▶ **THE TASK**
In the records below, find the line containing "category: zebraplains"; copy exactly that line and all lines after it to the end, and nothing else.

▶ **RECORDS PROVIDED**
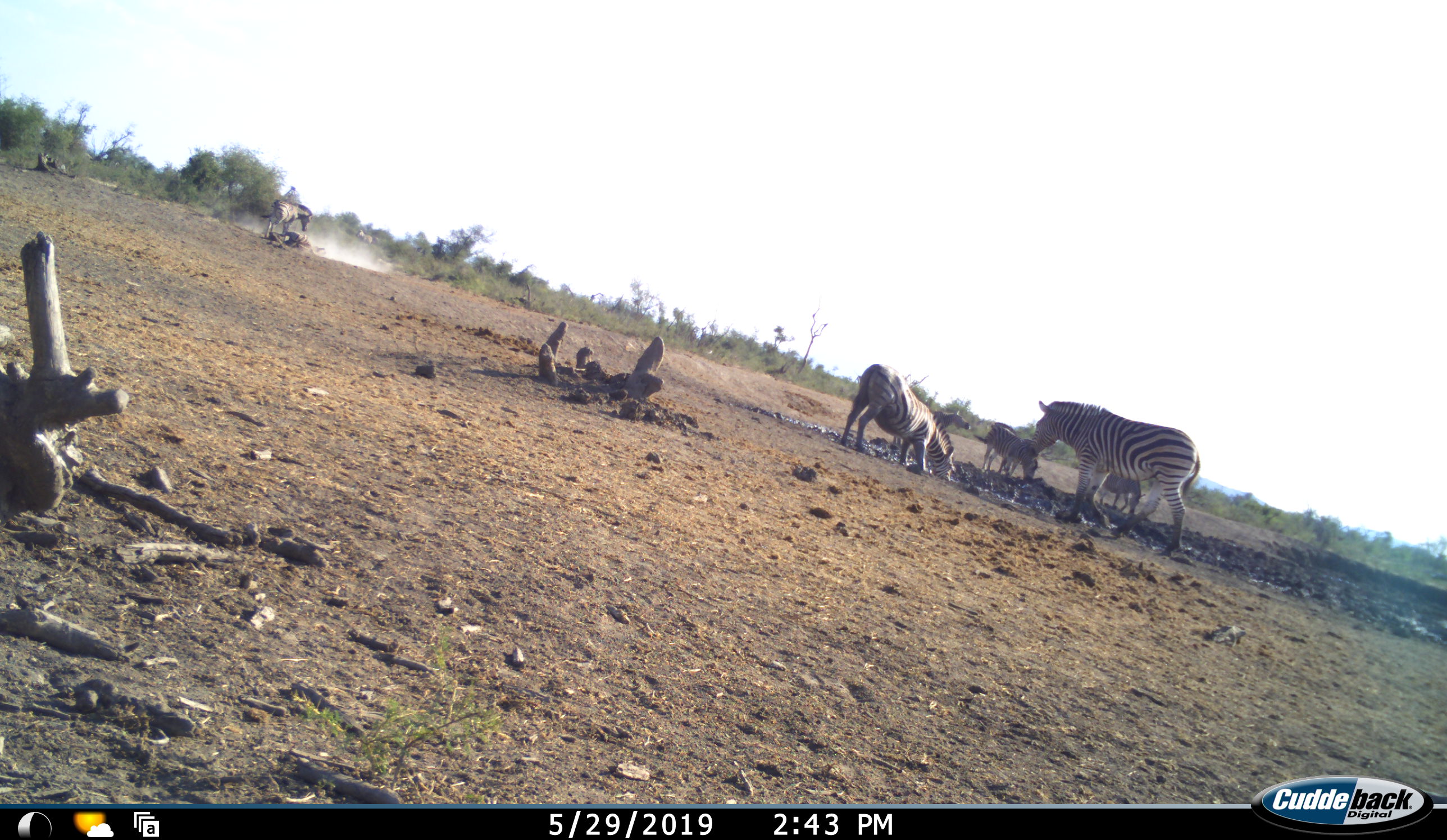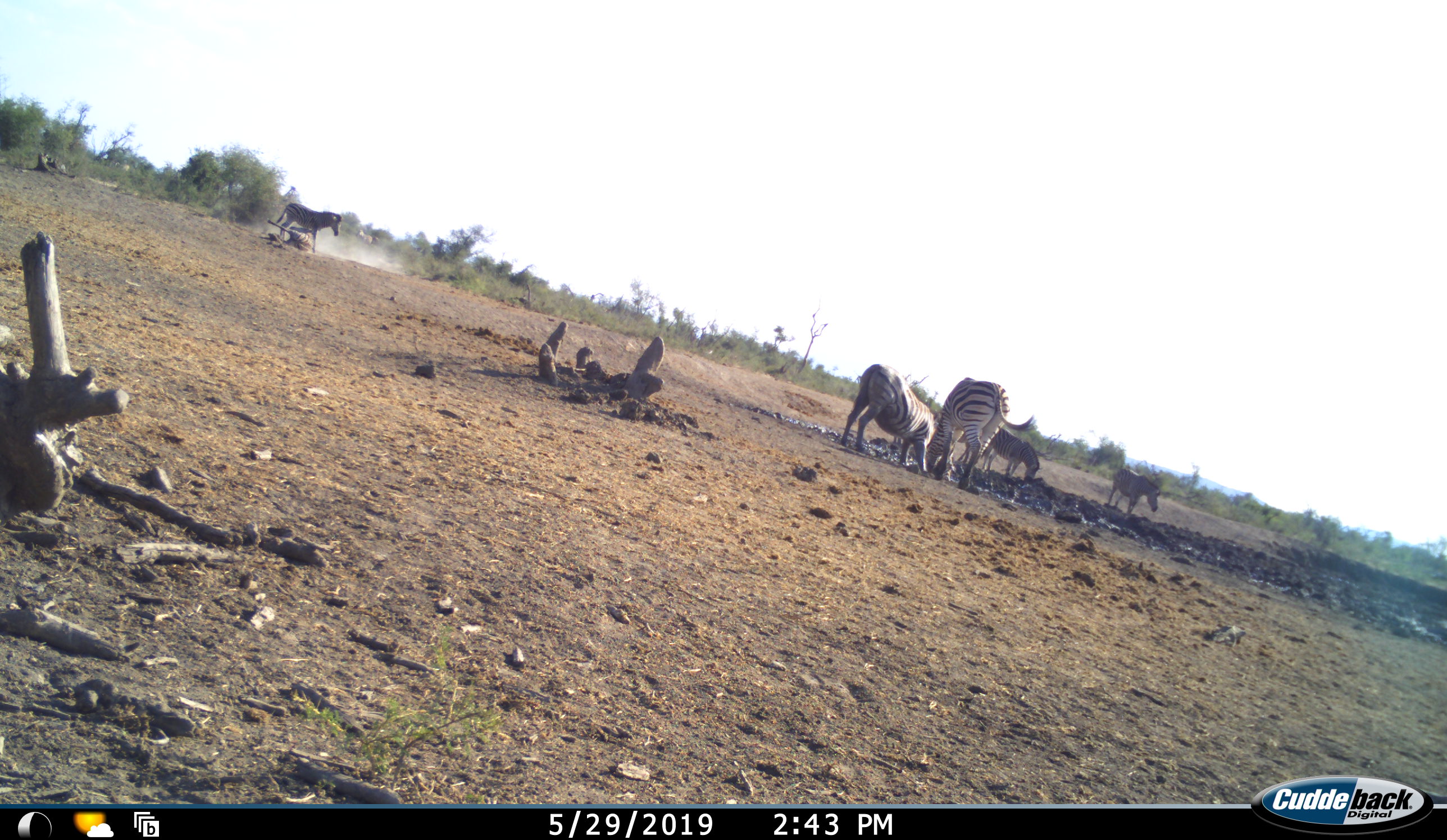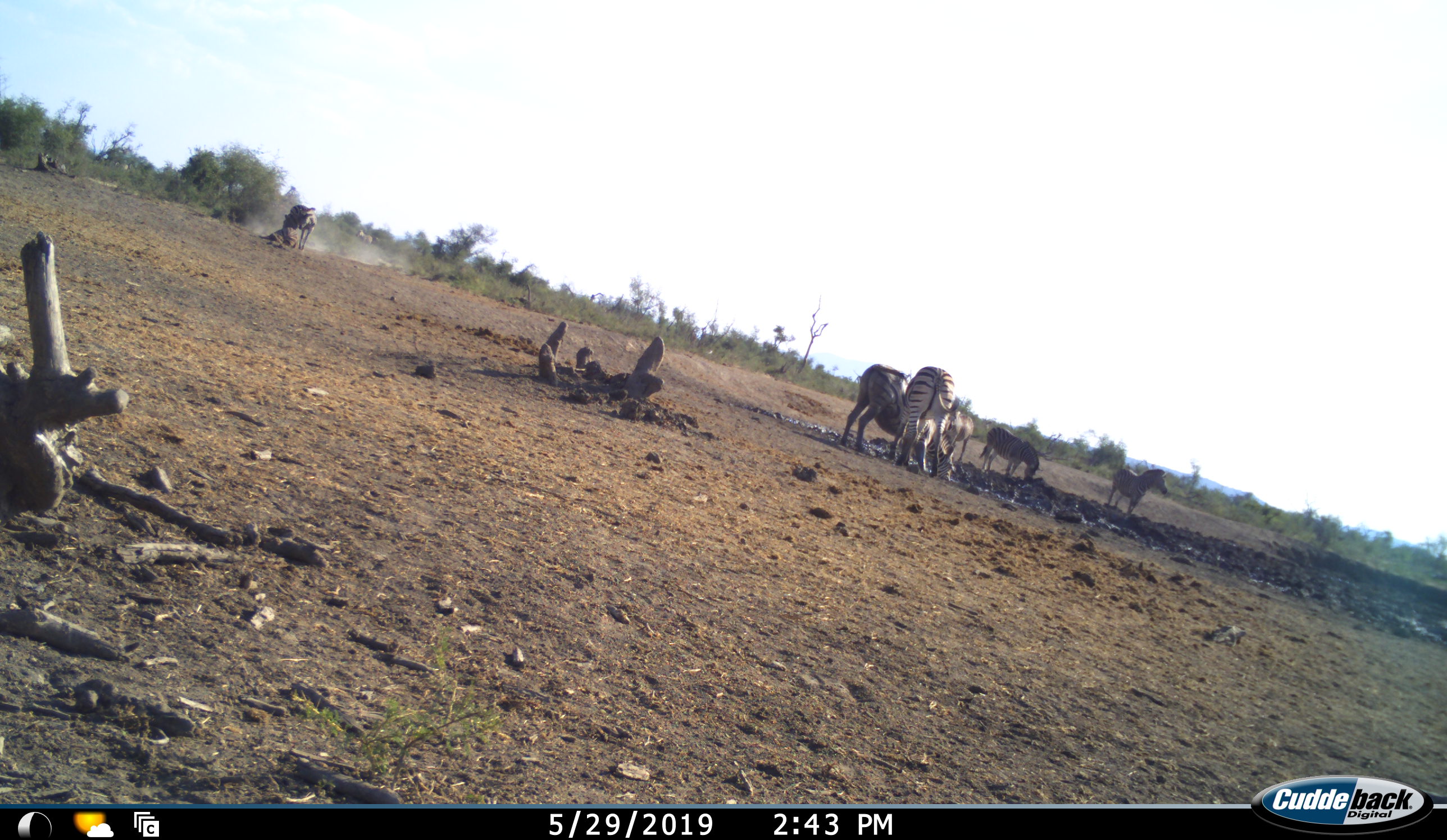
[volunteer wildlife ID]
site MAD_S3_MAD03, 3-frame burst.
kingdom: Animalia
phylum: Chordata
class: Mammalia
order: Perissodactyla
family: Equidae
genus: Equus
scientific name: Equus quagga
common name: plains zebra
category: zebraplains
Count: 6.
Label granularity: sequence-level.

▶ **RESPONSE FOR THIS EXERCISE**
category: zebraplains
Count: 6.
Label granularity: sequence-level.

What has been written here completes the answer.